Pant’s performance while walking in at No.3 made it even more spectacular, but it was far from a smooth transition to the batting position. He was 23 off 23 deliveries at one stage, struggling to time the ball as well as the rest of the world expects him to. At the moment, he just had three overs left in the innings to catch up against the likes of Mustafizur Rahman and the promising Matheesha Pathirana, the latter of whom had just bowled two 150 kph yorkers that Mitchell Marsh and Tristan Stubbs couldn’t handle.

But Pant made the task appear effortless, sometimes without even using both hands. Like the six he smashed off Mustafizur’s slower delivery, which cut back in sharply and had Pant diving over to the off-side. But the feet stayed stationary, the hips turned, and the hands swung as one came off the bat handle and the other continued with the shot. And a shot that was.

“I took my time initially because I haven’t played much cricket in the last one and a half years, so I thought I’ve to give myself enough time,” Pant said after the game, “but at the same time I kept believing that I could change the match.

“I love to be on the field and this is something I have depended my life on… [but] 1.5 years was [a long wait]. But you gotta keep doing what you can as a cricketer and keep learning from it. I had a self belief that whatever happens, I need to come back on the ground. Apart from that thought process, I didn’t think much.

Dhoni turned the clocks back with vintage shots but it was Pant's Capitals that emerged victorious

While it was exciting to see the wicketkeeper-batsman score 13 runs off Mustafizur’s six deliveries, it was his duel with the fast and slingy Matheesha Pathirana that drew attention.

Pathirana bowled a brilliant 19th over, but it was far from his greatest performance of the day. Earlier in his spell, he attempted an encore of the yorkers and threw them an inch too short or too full, and all Pant needed was that slightest of errors in length to elevate DC from a par score to an excellent total.

Pathirana’s message reads 6, 4, 4, W. The quick near-yorkers were pumped for sixes, which ultimately proved to be the difference between the sides.

“It was excellent batting,” CSK coach Stephen Fleming said of that phase in play. “Pathirana had come off an excellent over in the over before, so quite rightly so he was lining up the wickets. Not many in the world who can do what Rishabh Pant did.

“Pathirana has had a lot of success and it was a good contest. It showed that Pant has still got a lot of natural flair and that he played really well. If we were able to restrict them to 170 something, we’d have walked off pretty happy but the extra 12-15 runs were quite crucial in the end.”
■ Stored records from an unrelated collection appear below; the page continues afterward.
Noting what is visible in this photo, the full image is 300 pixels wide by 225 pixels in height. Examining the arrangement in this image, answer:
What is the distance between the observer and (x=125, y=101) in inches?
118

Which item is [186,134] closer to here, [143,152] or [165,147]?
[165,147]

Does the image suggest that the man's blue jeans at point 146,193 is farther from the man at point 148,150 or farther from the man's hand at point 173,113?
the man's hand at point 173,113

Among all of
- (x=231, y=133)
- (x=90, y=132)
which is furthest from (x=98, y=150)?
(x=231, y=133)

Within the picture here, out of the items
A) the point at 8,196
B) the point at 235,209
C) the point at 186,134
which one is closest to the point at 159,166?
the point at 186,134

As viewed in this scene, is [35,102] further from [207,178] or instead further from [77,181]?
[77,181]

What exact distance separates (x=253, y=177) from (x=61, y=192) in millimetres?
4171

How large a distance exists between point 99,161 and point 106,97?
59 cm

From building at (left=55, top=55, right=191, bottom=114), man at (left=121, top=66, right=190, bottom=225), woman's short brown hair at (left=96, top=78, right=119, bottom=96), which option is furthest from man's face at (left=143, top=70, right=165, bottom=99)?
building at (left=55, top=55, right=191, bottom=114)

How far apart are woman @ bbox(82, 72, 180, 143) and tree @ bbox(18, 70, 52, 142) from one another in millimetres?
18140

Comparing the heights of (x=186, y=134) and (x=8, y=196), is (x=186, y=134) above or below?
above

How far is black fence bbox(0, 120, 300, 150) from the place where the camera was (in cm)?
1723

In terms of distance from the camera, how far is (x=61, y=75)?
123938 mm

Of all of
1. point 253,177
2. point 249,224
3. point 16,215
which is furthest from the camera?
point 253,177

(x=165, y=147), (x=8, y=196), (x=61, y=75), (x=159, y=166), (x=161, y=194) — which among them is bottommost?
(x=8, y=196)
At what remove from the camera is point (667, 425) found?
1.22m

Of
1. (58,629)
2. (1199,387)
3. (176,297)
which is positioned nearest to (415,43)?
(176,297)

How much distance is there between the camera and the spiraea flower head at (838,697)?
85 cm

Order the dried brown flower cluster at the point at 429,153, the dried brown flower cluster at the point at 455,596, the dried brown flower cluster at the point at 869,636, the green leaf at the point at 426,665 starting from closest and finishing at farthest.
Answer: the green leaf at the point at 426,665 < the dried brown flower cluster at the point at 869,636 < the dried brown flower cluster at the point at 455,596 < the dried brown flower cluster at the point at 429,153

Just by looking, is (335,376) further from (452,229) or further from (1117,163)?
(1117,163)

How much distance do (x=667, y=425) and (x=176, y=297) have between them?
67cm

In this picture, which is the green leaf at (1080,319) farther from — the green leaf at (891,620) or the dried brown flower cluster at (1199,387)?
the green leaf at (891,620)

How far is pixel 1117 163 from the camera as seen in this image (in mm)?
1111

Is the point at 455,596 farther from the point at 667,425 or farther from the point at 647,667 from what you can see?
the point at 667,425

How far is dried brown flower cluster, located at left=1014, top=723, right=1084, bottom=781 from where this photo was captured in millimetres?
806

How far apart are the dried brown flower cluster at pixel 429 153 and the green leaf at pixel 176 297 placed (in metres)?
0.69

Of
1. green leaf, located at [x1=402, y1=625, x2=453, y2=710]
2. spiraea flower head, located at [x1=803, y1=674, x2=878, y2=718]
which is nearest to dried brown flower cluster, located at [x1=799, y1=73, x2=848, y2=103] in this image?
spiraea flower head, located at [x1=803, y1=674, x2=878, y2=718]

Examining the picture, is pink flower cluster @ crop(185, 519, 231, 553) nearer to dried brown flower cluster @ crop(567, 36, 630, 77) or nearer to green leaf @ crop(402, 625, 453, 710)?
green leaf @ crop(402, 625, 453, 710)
In many ways, it was quietly poetic that Pant batted DC to their first points of the season while being up against not one but two showstoppers. Because once Pathirana was done with uprooting his fair share of stumps on the night, Dhoni turned the clocks back with vintage shots, including an encore of his six over extra cover from the Vizag epic. It might not have been enough to win CSK the game but it got the partisan crowd going.

Dhoni wrapped up the innings with a flurry of big hits as the chants of his name grew louder at the venue. Once again, Pant was in the middle while “Dhoni! Dhoni!” did the rounds. But somewhere deep down, they must have been deeply comforting for the 26-year-old, someone who’s had to build a career to that background score and someone who’s now starting to write his own scripts to that tune all over again.